A UN rights expert as well as NGOs and Western capitals have accused Wagner mercenaries of carrying out crimes against civilians. The group also operates in Mali.
But France also suspects Touadera of buying Wagner's support against rebel insurgencies by providing it access to diamonds and the country's other natural riches.
A diplomat in Bangui called the brewery bombing the latest attempt to intimidate Western businesses in the CAR.
It came as a rival beer called Africa Ti L'Or appeared in markets and bars across Bangui.
The new brand is brewed by a firm called the First Industrial Company, owned by Russia's cultural attache in Bangui, Dmitry Syty, according to the weekly Jeune Africa.
Syty is "one of the pillars of the Wagner network in CAR," according to the All Eyes on Wagner investigative consortium.
He was reportedly injured last year by a letter bomb, which Prigozhin blamed on France -- a claim that France dismissed as Russian "propaganda."
Social networks and pro-Russia media outlets have attributed the brewery attack to Central Africans or disguised "mercenaries" paid by France to make it look like a Wagner attack.

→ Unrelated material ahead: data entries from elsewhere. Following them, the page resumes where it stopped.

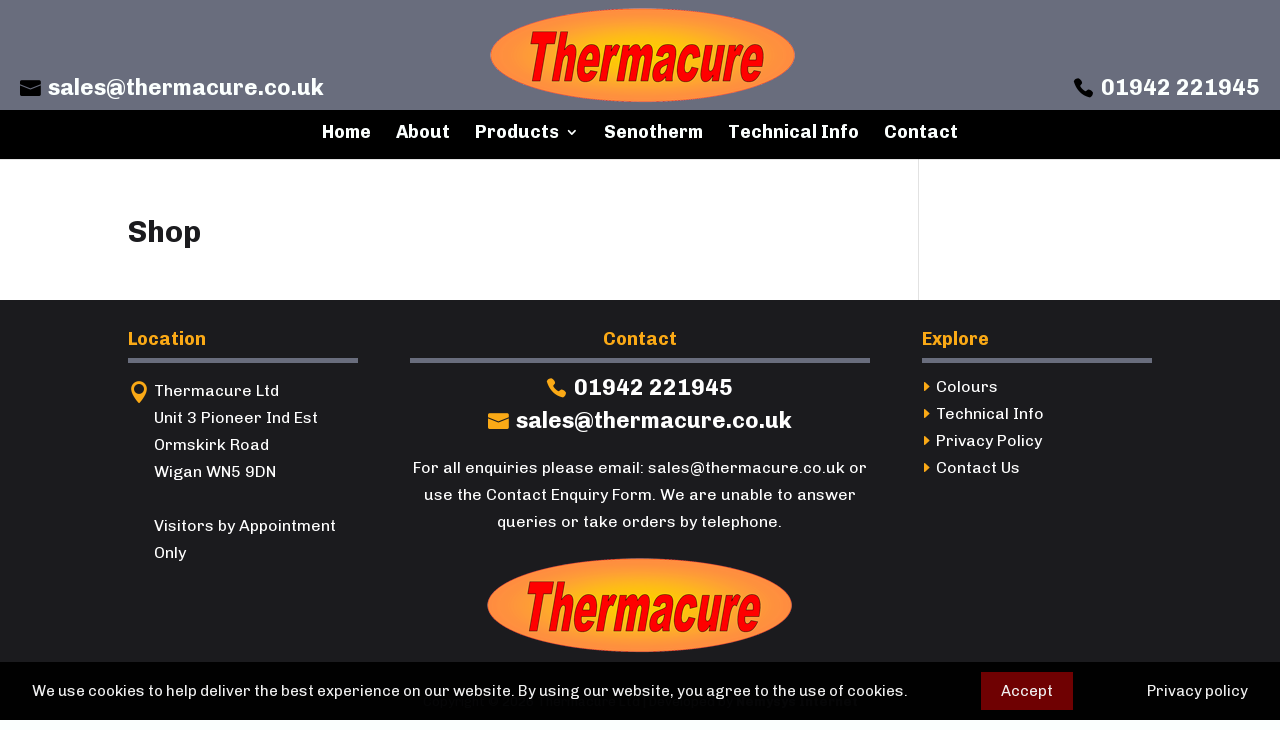

--- FILE ---
content_type: text/css
request_url: https://thermacure.co.uk/wp-content/themes/thermacure/style.css?ver=4.27.5
body_size: 44
content:
/*
Theme Name:  Thermacure
Theme URI:   https://pengrave.co.uk
Version:     1.0
Description: 
Author:      
Author URI:  
Template:    Divi
*/

/*- Add any CSS custom code for this child theme below this line -*/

The Ndjoni Sango news site, a staunch supporter of Russia's presence in the country, even announced the arrest of seven "suspects" and attributed the attack to the Fulani ethnic group.
The claim "is fake news," an official in CAR's security forces told AFP.
On March 9, police detained eight foreigners, including four French nationals, at a popular restaurant and hotel in Bangui while purportedly searching for the "inflammable liquid" used in the brewery attack.
All were released without charges a few hours later.
There are no signs of any progress in the inquiry into the brewery attack.
"We are examining all documents before making any arrest," Bangui's chief prosecutor Benoit Narcisse Foukpio told AFP on Tuesday.